The remainder of this work is organized as follows. Motivation is presented in Section
2. The proposed DLIMD for video coding is discussed in detail in Section
3. The experiments are conducted and the results are analyzed in Section
4. Section
5 concludes this work.
2 Motivation
In VVC, intra coding modes/tools [
31] include DC, Planar, 65 angular modes,
Wide Angle Intra Prediction (
WAIP), MRL,
Position Dependent Prediction Combination (
PDPC), MIP,
Intra-Sub Partition (
ISP), and CCLM. It should be mentioned that the intra mode is also required to be encoded and transmitted to the decoder side. To effectively signal these intra modes to the decoder side, the derivation is performed with intra modes from neighbors, where six of them are produced and accommodated to the MPM list. Generally, the first one in the MPM list is always fixed, i.e., Planar mode, which is encoded with two-bit length. The other five MPMs are achieved according to spatial correlation from the neighbors, and encoded with three-bit to six-bit length. The non-MPM modes are divided into two parts which contain 3 and 58 modes, respectively. Truncated binary encoding is performed for them with six-bit and seven-bit length. The detailed intra modes signaling can be found in Figure
1. In addition, statistical experiments are conducted under the platform of
VVC Test Model version 5.0 (
VTM 5.0) to present coding
Bits Per intra Mode (
BPM), where ten sequences with various contents from different classes are encoded under
All Intra (
AI) configuration. The value of BPM is calculated by the total coding bits of intra mode against the number of intra blocks, where the coding bits are collected after CABAC entropy encoding. The statistical results are shown in the left columns of Table
1 and the values of BPM are 3.35, 3.48, 3.44, and 3.39 on average under four QP settings.

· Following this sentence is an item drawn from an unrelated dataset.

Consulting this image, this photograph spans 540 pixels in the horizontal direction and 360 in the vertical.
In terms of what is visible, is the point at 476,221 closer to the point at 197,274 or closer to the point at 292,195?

Furthermore, to demonstrate how many bits are spent in the module of intra mode signaling, the percentage of coding bits of intra mode in a frame is collected, and illustrated in the right columns of Table
1. It can be found that this percentage increases from 8.28% to 20.4% on average as QP value increases. In the case of small QP settings, the percentage is limited, because the coding bits of residue (the difference between prediction and source) are much larger than those of intra mode, while in the case of large QP settings, the coding bits of residue become limited, which results in a high percentage of coding bits of intra mode. From these results, we can conclude that if more advanced intra mode signaling approach is presented, the coding performance can be further improved.